— KUTIPAN TEKS —
**********

Sabtu, 12 Maret 2016

Penerapan Yurisdiksi Teritorial terhadap Pengungsi Internasional (Refugee) yang Melakukan Tindak Pidana di dalam Yurisdiksi State/ Host Countries Berkaitan dengan Pertahanan Kedaulatan


Penerapan Yurisdiksi Teritorial terhadap Pengungsi Internasional (Refugee) yang Melakukan Tindak Pidana di dalam Yurisdiksi State/ Host Countries
Berkaitan dengan Pertahanan Kedaulatan
 Oleh: Meika Arista

Pendahuluan
Konflik berkepanjangan yang terjadi di negara-negara Timur Tengah telah membawa dampak yang sangat luas, khususnya bagi para penduduk sipil yang langsung terkena dampak nyata di wilayah konflik. Dalam penanganan korban perang dan warga sipil yang memerlukan perlindungan dan keamanan, seluruh negara di dunia secara tidak langsung wajib membantu dan memberikan pertolongan pada seluruh korban dalam konflik ini. Tentunya, konflik ini menarik perhatian dunia internasional. Konflik bermula ketika Israel dan Palestina memperebutkan tanah kekuasaan yang diklaim milik leluhur kedua belah negara ini menimbulkan berbagai permasalahan internasional.
Berubahnya konflik yang semula hanya antara kedua negara saat ini telah berkembang dengan adanya dampak warga sipil yang memilih untuk keluar dari daerah konflik untuk menyelamatkan jiwa dan keluarga. Sebagian besar pengungsi memilih untuk keluar dari wilayah negaranya untuk menyelamatkan diri, tentunya para pengungsi ini memasuki wilyah negara lain baik untuk sementara waktu maupun menetap. Kedatangan para pengungsi korban konflik ini tidak hanya memberikan dampak baik terhadap kondisi yang ada yang diperoleh dari segi keamanan mereka, melainkan adanya hukum Internasional yang mewajibkan setiap negara lain untuk tidak menolak kedatangan mereka yaitu prinsip yang berasal dari International Customary Law, Principle of Non Refoulment: “No Rejection in the border”[1], juga dapat mengesampingkan hak pada negara yang didatangi (State/Host Country) terhadap keamanan kedaulatannya. Bagaimanakah bila para pengungsi yang masuk ke dalam negara lain melakukan tindak pidana di dalam State/Host Country, apakah State/Host Country berhak untuk mengadili mereka? Hal ini yang kemudian akan dibahas oleh penulis yaitu mengenai “Penerapan Yurisdiksi Teritorial terhadap Pengungsi Internasional (Refugee) yang Melakukan Tindak Pidana di dalam Yurisdiksi State/ Host Countries Berkaitan dengan Pertahanan Kedaulatan.”
Rumusan Masalah
1.      Bagaimanakah penegakan Yurisdiksi Teritorial menurut Hukum Internasional?
2.      Apakah yang dimaksud dengan Pengungsi Internasional dan bagaimana kewajiban negara yang didatangi (State/Host Countries)?

**********

— PETUNJUK PENGERJAAN —
a) Sebutkan semua istilah atau frasa berbahasa asing yang dipakai dalam kutipan teks tentang yurisdiksi teritorial atas pengungsi internasional. Bentuk tunggal dan jamak dari istilah yang sama dihitung satu.
b) Menurut kutipan teks, prinsip apa yang mewajibkan setiap negara untuk tidak menolak kedatangan pengungsi, dan dari sumber hukum apa prinsip itu berasal?
Daftar data sesudah ini tidak diperlukan untuk menyelesaikan soal.

— BLOK DATA —

**********

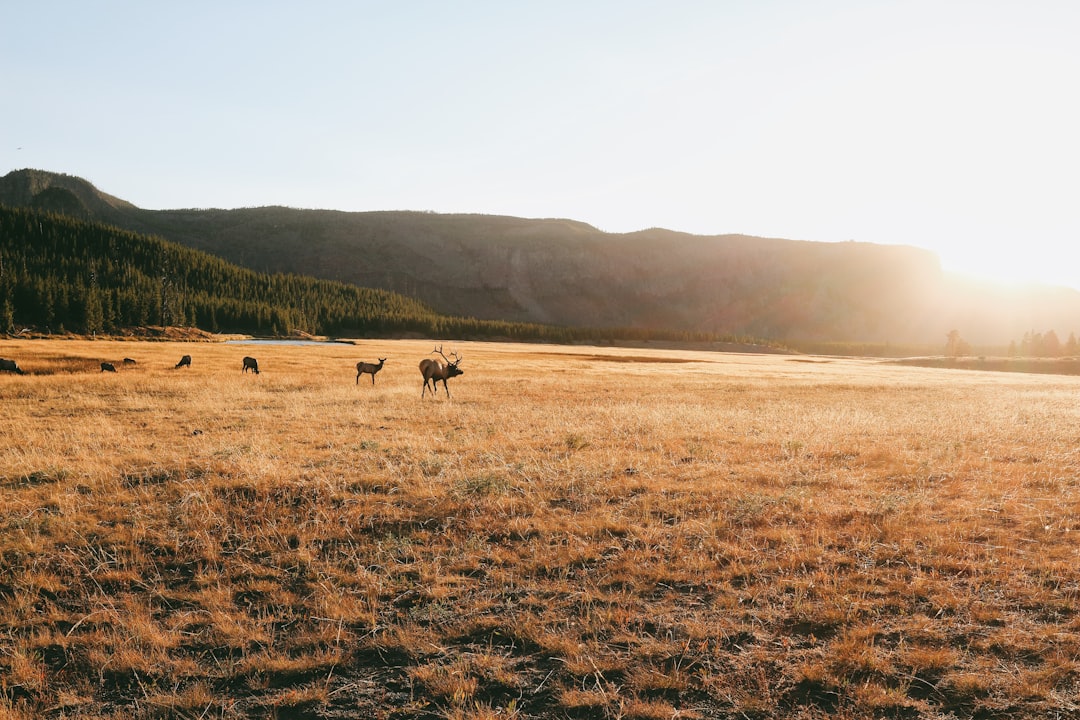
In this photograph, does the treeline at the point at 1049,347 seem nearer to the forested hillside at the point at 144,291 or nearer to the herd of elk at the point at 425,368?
the herd of elk at the point at 425,368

**********

— KUNCI JAWABAN —
a)
- Refugee
- State/Host Country (State/Host Countries)
- International Customary Law
- Principle of Non Refoulment
- No Rejection in the border

b) Principle of Non Refoulment ("No Rejection in the border"), yang berasal dari International Customary Law.